GIVEN PASSAGE:
Re: [PATCH 3/4] drm/amdgpu: Initialize xgmi info during discovery

[Date Prev][Date Next][Thread Prev][Thread Next][Date Index][Thread Index]

 




On 2/8/2025 3:15 AM, Kim, Jonathan wrote:
> [Public]
> 
> 
> I think part of the problem is that gmc.xgmi.supported has weird usage
> and definition.
> 
> It’s partly says that it has potential to be supported by IP version,
> but doesn’t actually say anything about real support but assumed say it
> has real support in amdgpu_xgmi.c usage.
> 
> Real support is determined by gfxhub_...get_xgmi_info which has comments
> ->         /* PF_MAX_REGION=0 means xgmi is disabled */ and error
> returns on failure to read.
> 
> On top of that, the gmc.xgmi.supported field gets set by both
> amdgpu_discovery.c based on XGMI HW IP but is also set by gmc_v9_0.c
> early init base on GC version.
> 
> I think you’re locked into doing a wrapper on a wrapper because the way
> gmc.xgmi.supported is set has become spaghetti code.

WORK TO COMPLETE:
1 > Rewrite the xgmi patch reply, everything from "On 2/8/2025 3:15" down to "in amdgpu_xgmi.c usage.", with "weird usage" changed to "confusing usage".
2 > Go on with the xgmi patch reply from the point at which it stops.

DATASET ENTRIES:
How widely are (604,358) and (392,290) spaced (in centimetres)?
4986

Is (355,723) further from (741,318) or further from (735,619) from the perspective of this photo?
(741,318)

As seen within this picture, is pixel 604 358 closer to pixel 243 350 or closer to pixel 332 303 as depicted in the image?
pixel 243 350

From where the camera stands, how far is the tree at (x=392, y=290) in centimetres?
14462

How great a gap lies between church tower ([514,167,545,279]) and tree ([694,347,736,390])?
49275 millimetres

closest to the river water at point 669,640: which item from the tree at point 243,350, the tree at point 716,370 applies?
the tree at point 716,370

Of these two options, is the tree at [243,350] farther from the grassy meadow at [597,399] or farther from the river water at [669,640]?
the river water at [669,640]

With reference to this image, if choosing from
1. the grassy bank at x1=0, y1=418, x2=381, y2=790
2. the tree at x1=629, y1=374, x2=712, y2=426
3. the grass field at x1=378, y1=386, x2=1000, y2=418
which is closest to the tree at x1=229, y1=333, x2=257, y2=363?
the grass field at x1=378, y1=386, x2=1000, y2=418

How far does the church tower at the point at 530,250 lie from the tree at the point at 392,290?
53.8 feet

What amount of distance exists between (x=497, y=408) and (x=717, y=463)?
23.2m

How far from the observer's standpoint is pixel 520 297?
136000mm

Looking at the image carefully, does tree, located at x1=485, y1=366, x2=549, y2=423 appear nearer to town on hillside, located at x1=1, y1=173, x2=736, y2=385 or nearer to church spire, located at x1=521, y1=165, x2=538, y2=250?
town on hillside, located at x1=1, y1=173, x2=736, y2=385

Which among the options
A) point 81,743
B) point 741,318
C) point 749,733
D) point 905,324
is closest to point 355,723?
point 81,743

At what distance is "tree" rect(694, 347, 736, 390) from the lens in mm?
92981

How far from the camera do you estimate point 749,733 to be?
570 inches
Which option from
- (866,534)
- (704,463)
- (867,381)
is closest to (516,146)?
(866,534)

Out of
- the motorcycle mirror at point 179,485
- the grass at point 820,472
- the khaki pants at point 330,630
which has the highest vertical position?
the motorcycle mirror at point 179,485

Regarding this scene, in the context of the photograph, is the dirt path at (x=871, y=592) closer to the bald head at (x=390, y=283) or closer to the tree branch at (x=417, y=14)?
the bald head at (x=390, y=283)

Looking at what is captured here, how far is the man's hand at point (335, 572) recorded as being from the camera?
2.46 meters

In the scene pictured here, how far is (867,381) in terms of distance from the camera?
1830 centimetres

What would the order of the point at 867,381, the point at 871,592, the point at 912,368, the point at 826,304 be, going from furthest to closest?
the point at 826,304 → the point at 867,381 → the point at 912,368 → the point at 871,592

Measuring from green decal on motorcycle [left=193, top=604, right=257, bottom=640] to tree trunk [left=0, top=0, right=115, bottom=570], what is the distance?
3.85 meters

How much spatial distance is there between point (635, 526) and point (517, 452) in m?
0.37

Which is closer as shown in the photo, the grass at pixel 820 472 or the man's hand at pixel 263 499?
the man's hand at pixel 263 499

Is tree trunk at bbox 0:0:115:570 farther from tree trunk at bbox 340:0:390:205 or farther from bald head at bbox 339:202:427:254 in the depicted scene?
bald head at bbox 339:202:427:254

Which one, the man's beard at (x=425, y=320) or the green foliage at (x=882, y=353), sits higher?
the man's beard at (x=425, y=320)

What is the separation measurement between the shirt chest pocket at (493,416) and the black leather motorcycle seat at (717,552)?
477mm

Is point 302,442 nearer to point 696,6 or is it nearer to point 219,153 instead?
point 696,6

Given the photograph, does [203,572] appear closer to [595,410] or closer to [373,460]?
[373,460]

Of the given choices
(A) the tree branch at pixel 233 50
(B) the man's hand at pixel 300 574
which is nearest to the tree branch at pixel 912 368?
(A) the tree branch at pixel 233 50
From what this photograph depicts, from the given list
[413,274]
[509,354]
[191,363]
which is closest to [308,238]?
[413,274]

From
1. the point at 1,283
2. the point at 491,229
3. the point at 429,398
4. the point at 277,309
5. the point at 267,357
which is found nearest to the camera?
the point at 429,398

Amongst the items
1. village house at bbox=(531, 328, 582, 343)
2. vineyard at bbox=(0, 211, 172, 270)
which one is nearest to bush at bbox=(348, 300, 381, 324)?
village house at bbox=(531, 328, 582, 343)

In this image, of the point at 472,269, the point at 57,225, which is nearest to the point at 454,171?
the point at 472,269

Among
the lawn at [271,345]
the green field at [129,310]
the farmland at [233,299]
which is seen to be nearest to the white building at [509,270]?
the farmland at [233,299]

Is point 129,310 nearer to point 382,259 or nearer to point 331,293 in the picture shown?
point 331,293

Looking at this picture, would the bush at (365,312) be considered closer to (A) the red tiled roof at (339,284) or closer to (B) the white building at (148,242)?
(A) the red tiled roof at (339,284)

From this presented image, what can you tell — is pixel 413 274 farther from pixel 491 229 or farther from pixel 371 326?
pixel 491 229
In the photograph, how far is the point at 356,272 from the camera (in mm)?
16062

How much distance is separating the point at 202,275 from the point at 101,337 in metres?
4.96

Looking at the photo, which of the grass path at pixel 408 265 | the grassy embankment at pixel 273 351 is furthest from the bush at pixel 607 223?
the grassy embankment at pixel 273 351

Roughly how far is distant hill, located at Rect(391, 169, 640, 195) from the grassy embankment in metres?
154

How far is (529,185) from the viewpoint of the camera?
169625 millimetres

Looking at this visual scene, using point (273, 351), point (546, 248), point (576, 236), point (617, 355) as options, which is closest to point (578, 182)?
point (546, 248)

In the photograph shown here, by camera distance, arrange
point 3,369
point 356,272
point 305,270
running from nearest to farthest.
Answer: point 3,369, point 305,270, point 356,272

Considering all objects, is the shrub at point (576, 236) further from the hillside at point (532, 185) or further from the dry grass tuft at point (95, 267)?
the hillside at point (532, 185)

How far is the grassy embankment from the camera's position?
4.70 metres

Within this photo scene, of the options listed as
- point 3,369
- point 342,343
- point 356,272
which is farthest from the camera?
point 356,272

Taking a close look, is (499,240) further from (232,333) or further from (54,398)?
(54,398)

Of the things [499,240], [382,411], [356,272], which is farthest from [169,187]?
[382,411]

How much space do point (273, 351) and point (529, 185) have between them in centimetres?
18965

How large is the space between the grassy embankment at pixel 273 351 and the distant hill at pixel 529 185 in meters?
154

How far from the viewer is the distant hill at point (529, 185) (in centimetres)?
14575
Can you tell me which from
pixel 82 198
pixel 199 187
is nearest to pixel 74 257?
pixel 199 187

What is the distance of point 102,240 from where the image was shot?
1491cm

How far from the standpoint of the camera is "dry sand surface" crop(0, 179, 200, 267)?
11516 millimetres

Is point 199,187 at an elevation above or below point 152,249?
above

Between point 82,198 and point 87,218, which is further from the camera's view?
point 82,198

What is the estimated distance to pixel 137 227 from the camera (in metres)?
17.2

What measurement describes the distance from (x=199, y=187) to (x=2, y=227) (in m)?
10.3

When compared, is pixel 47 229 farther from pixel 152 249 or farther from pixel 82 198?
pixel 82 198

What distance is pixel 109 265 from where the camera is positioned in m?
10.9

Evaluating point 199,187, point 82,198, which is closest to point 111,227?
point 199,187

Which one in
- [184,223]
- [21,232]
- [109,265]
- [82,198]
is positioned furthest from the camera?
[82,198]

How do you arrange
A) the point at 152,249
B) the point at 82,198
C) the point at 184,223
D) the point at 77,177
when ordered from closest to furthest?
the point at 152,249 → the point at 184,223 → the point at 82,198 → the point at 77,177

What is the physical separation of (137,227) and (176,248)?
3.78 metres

EXPECTED RESULTS:
1 >
On 2/8/2025 3:15 AM, Kim, Jonathan wrote:
> [Public]
> 
> 
> I think part of the problem is that gmc.xgmi.supported has confusing usage
> and definition.
> 
> It’s partly says that it has potential to be supported by IP version,
> but doesn’t actually say anything about real support but assumed say it
> has real support in amdgpu_xgmi.c usage.

2 >
> 
> If that gets clean up, and we do your suggestion of pulling xgmi related
> info into early init i.e. get info based on actual verification that
> gfxhub says xgmi is ok,  I think the series would start to make much
> more sense.
> 

There are more inputs from Hawking as well. I think that till solve xgmi
supported being set at different places. Will send a v2.

Thanks,
Lijo
>  
> 
> Jon
> 
>  
> 
> *From:*Lazar, Lijo <Lijo.Lazar@xxxxxxx>
> *Sent:* Friday, February 7, 2025 12:35 PM
> *To:* Kim, Jonathan <Jonathan.Kim@xxxxxxx>; amd-gfx@xxxxxxxxxxxxxxxxxxxxx
> *Cc:* Zhang, Hawking <Hawking.Zhang@xxxxxxx>
> *Subject:* Re: [PATCH 3/4] drm/amdgpu: Initialize xgmi info during discovery
> 
>  
> 
> [Public]
> 
>  
> 
> Another try.. if it helps (you or someone else)
> 
>  
> 
> This series introduces two functions for maintenance.
> 
>  
> 
> amdgpu_xgmi_init_info - This is to initialize any XGM related static
> information. Now it's called as soon as XGMI version is discovered. Now,
> if that is causing some confusion, then I could rename to
> xgmi_early_init and call from device early init. The intent of the
> function is to initialise any static info related to XGMI.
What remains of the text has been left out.